Temp Table's Primary Key Default

  • Is a primary key on a temp table implemented as a clustered index by default, or as a unique index by default?

  • rchantler (9/25/2015)


    Is a primary key on a temp table implemented as a clustered index by default, or as a unique index by default?

    Both. As on a normal table, if a clustered index does not already exist, assigning a column as the PK will force a unique clustered index to be formed.

    --Jeff Moden


    RBAR is pronounced "ree-bar" and is a "Modenism" for Row-By-Agonizing-Row.
    First step towards the paradigm shift of writing Set Based code:
    ________Stop thinking about what you want to do to a ROW... think, instead, of what you want to do to a COLUMN.

    Change is inevitable... Change for the better is not.


    Helpful Links:
    How to post code problems
    How to Post Performance Problems
    Create a Tally Function (fnTally)

  • Thanks Jeff,

    The reason for this question is a perplexing performance problem. I am going to take some time to try to put it into compact, reproducible form but it boils down to what looks like 2 functionally identical definitions causing a 100 times slowdown in an update statement. With no other differences in the code def.1 is 100 times faster than def.2

    Definition 1:

    CREATE TABLE #hidvals(hid INT NOT NULL,

    extel2code CHAR(2),

    start SMALLDATETIME,

    finish SMALLDATETIME,

    value1 FLOAT,

    value2 FLOAT)

    CREATE CLUSTERED INDEX IDX_hidvals ON #hidvals(hid)

    Definition 2:

    CREATE TABLE #hidvals(hid INT NOT NULL,

    extel2code CHAR(2),

    start SMALLDATETIME,

    finish SMALLDATETIME,

    value1 FLOAT,

    value2 FLOAT,

    PRIMARY KEY (hid)) -- same as PRIMARY KEY CLUSTERED

    Here's the UPDATE statement.

    update H

    set value1 = X1.[1MPM], value2 = X2.[1MPM]

    from #hidvals H

    left join HD01.prod.USPROD_Calculations X1

    on H.hid = X1.hid and H.start = X1.adate

    left join HD01.prod.USPROD_Calculations X2

    on H.hid = X2.hid and H.finish = X2.adate

  • For each temporary tables currently allocated, the following script will return the table name, index type(s) (heap, clustered, non-clustered), reserved mb, and row counts. Using this, confirm the allocation of temp table for both code samples are equivalent.

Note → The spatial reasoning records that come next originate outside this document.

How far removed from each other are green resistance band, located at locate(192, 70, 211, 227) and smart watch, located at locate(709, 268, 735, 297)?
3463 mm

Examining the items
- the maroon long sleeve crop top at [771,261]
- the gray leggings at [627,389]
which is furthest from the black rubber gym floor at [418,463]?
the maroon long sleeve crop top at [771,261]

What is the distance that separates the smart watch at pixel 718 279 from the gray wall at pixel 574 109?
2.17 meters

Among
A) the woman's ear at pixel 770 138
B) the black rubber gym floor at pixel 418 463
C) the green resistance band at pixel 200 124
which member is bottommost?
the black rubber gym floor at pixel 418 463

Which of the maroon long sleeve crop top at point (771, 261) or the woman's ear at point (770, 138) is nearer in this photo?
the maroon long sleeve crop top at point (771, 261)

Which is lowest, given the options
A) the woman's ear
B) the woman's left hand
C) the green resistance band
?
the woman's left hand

    Also take a look at the execution plan to confirm it looks equivalent for both.

    use tempdb;

    select o.type_desc

    , substring(o.name,1,charindex('__',o.name)+1)+right(o.name,12) table_shortname

    , si.name index_name

    , case si.index_id when 0 then 'HEAP' when 1 then 'CLUSTERED' else 'NONCLUSTERED' end index_type

    , row_count

    , ((reserved_page_count * 8024) / 1024 / 1024)reserved_mb

    , create_date

    from sys.dm_db_partition_stats ps

    left join sys.objects o on ps.object_id = o.object_id

    left join sys.indexes si on si.object_id = o.object_id and si.index_id = ps.index_id

    where is_ms_shipped = 0

    order by reserved_page_count desc;

    One more thing to do when comparing runtime of two variations of scripts, you need to flush the page buffer cache between each execution to insure they both start on equal footing.

    DBCC DROPCLEANBUFFERS;

    DBCC FREEPROCCACHE;

    "Do not seek to follow in the footsteps of the wise. Instead, seek what they sought." - Matsuo Basho

  • Thanks Eric,

    Thanks for the script, I'll see what the results it gives.

    The execution plans are totally different. That's the point really. Why should the execution plans be vastly different if the two versions of the temp table are functionally equivalent?

  • rchantler (9/28/2015)


    Thanks Eric,

    Thanks for the script, I'll see what the results it gives.

    The execution plans are totally different. That's the point really. Why should the execution plans be vastly different if the two versions of the temp table are functionally equivalent?

    You said "I'll see what results it gives", but have you confirmed both versions of temp table have same index type, number of rows, and allocated storage?

    If both temp tables are equivalent, then reply back with attachment of both execution plans.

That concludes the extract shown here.